The only blogs I read religiously, which my husband reads as well - we have a lively little competition about who can find the latest blogs first - are written by our son Nate, who's a 26 year old writer, whose blogs are about films and music and his young man's world, and they are so fine, and so funny, I can't really let him see me writing so badly here - I'm just too ashamed. But I know he'll see this, because he and his sisters are the only people I signed up to be alerted about the existence of this blog. Ha! And that's another thing: I don't know how the blog works exactly, either. I would like to embed the address of his blogs here but I don't know how, but you can find them if you google Nathan Savin Scott, and then the name of his blogs: "You Can't Go Home Again," (musings) and "Shouts from the Balcony" (movie reviews to crack you up), plus he posts on Thought Catalog and other places. I'll figure out how to import his blogs pretty soon, I hope. I need to learn how to work this whole blog before I start teaching in the fall....

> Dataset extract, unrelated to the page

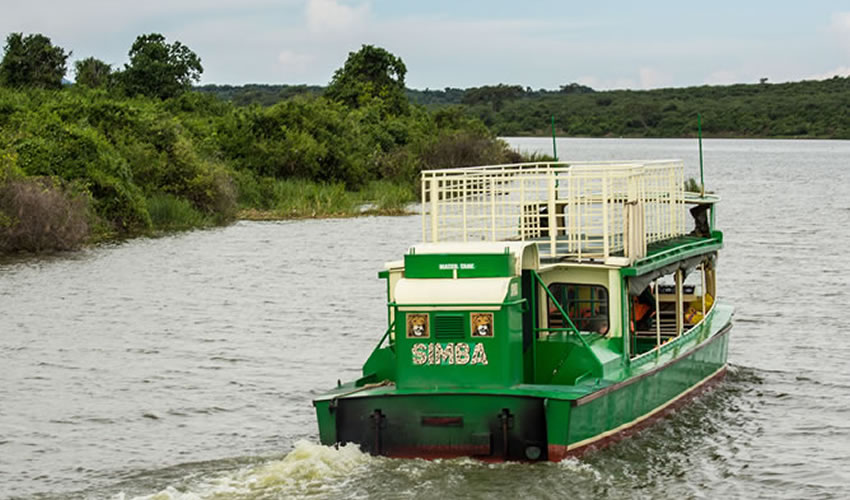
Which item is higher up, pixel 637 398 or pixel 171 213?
pixel 171 213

The thing I want to import most is the song, "Honey, Come Home" by the band "The Head and the Heart." My three kids all connected me to this song, and it's GORGEOUS.  Nate introduced me to the song, and then my middle one, Tess, went to the concert last week in NYC, where the songwriter explained he'd written the song for his parents who are divorced. And then Haley, my youngest child, set me up with Spotify and put it on a playlist for me ("Mamala"). In the lyrics, the narrator says, "Come home," to a spouse who's left:

Honey, come home,
My stubborn ways are behind me now....

.....Do you remember every block, every minute of every walk/ 
we used to take/we were young/ so many years ago?
And I think of all this time/ that we've wasted with all our fighting
and I cry/ just want to die with the one I love...

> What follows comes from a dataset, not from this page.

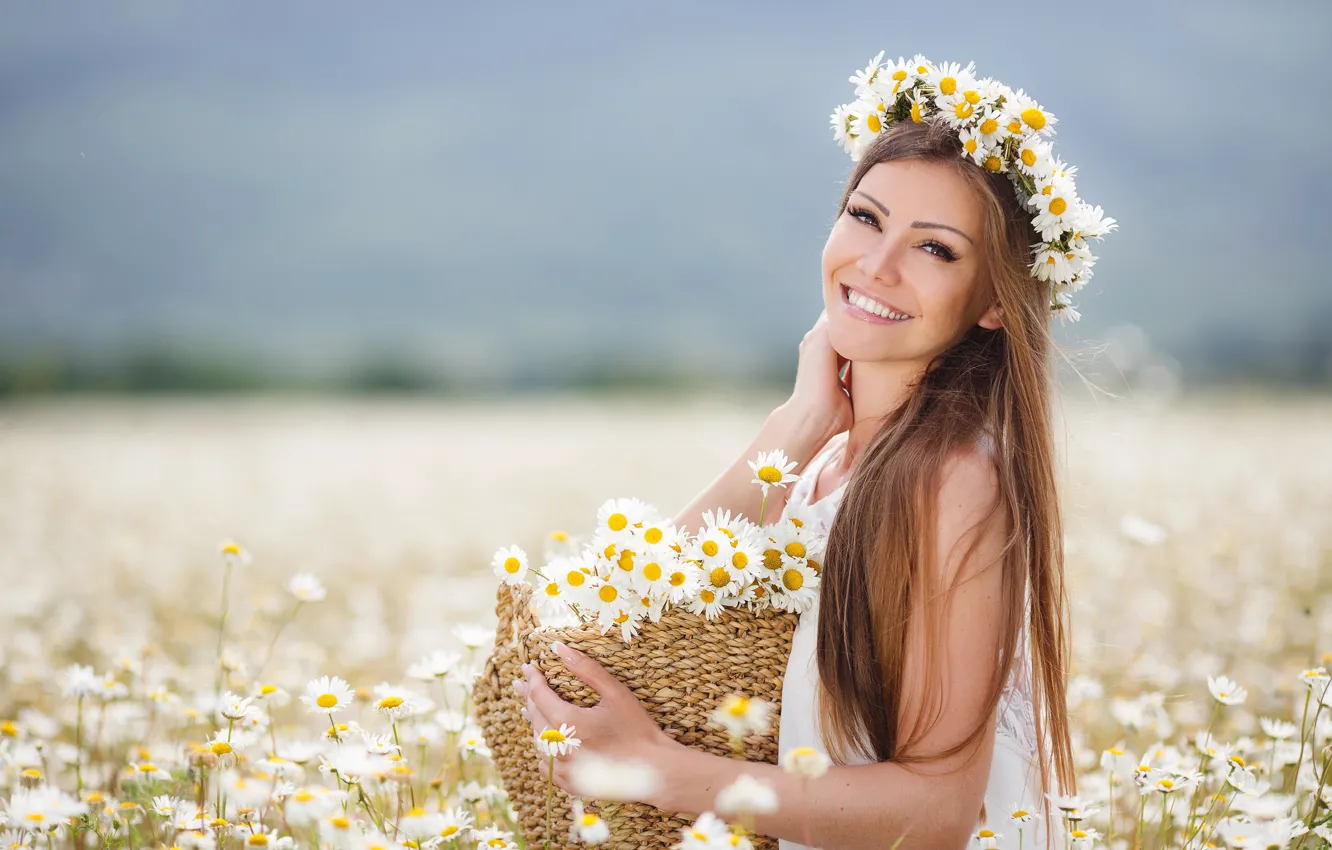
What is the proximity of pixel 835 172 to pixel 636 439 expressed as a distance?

Oh God I love my vices but they've taken me to places
that I never thought I'd go
And I am ready to be home...

I was jogging yesterday listening to this song, and I felt this enormous rush of gratitude for my kids, and their friends who were in my classes just a few years ago, and my students now, because they have the sensibility embodied in this song. And of course I felt grateful especially for this little genius of an artist, who wrote this song, whose lyrics are a poem of longing to repair a broken world. Never going to happen, really -- that is what a person my age would say   -- no kid's longing for his parents to reunite is going to fix a crappy marriage  -- but still. This young songwriter, singing to his parents, he just nailed them. Once upon a time his parents took those walks, and then they fell into their vices, and now they are old, and they are afraid, and they need each other. This is the human story. The Greeks taught us this.

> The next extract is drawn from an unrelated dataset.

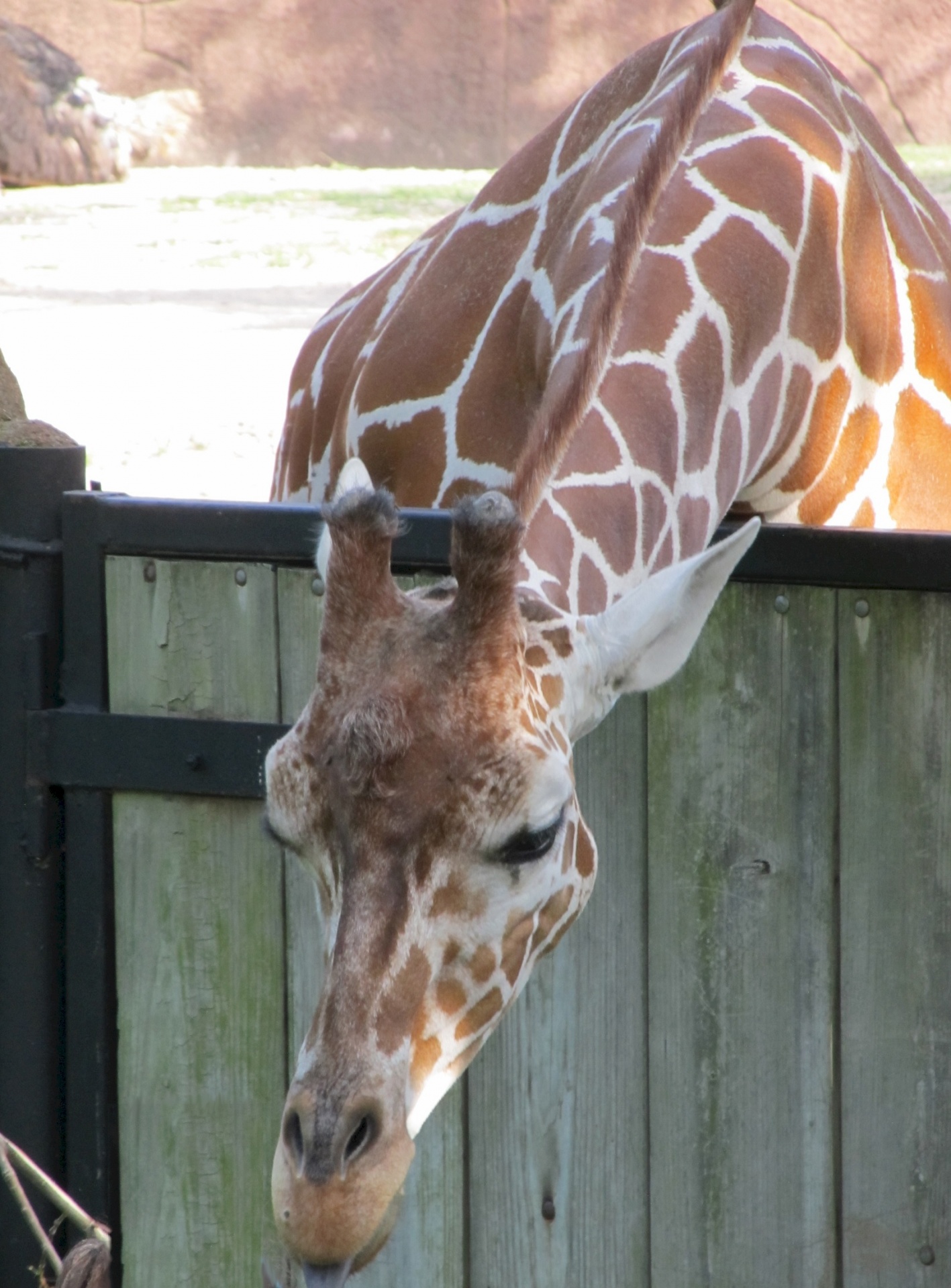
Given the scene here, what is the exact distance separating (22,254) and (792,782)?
8.99 meters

Plenty of my students' parents are divorced -  ugly and complex messy divorces - and my students buck up against the pain of all that, and they also see how flawed and frail their parents are, and somehow this gives them hope. They will do better, plus they understand how it happens, how life brings out the worst in people, even people truly filled with love. They are so young, these kids, I don't quite understand how they get this wisdom. I think they must get it from being sandblasted with so much incoming information from the whole globe constantly that they instinctively triage what they can possibly know and understand, and they focus on understanding what's in front of their faces - the streets where they live, the friends they love, and us, their parents, so grown up, and so deeply, deeply flawed. They envision us singing to one another, and then coming on home.

They have so much to teach us. And that's the theme of my blog: it's going to be about the things my 3 kids, their friends, and my students at Phillips Academy teach me, which is a lot, all the time. (Okay one of you please start now by teaching me how to properly work this blog. Should I put it on Facebook? Or Twitter? I could do that - if I could figure it out).


Monday, August 6, 2012

 Hi to my very own children and the 4 of their dear pals who will read my blog. I'm starting a blog! I will require my journalism class to do so this fall, so I figured I'd better do it too. I will write the first proper blog later today, with content inspired by a story Haley told me yesterday in the car about the song "Honey Come Home."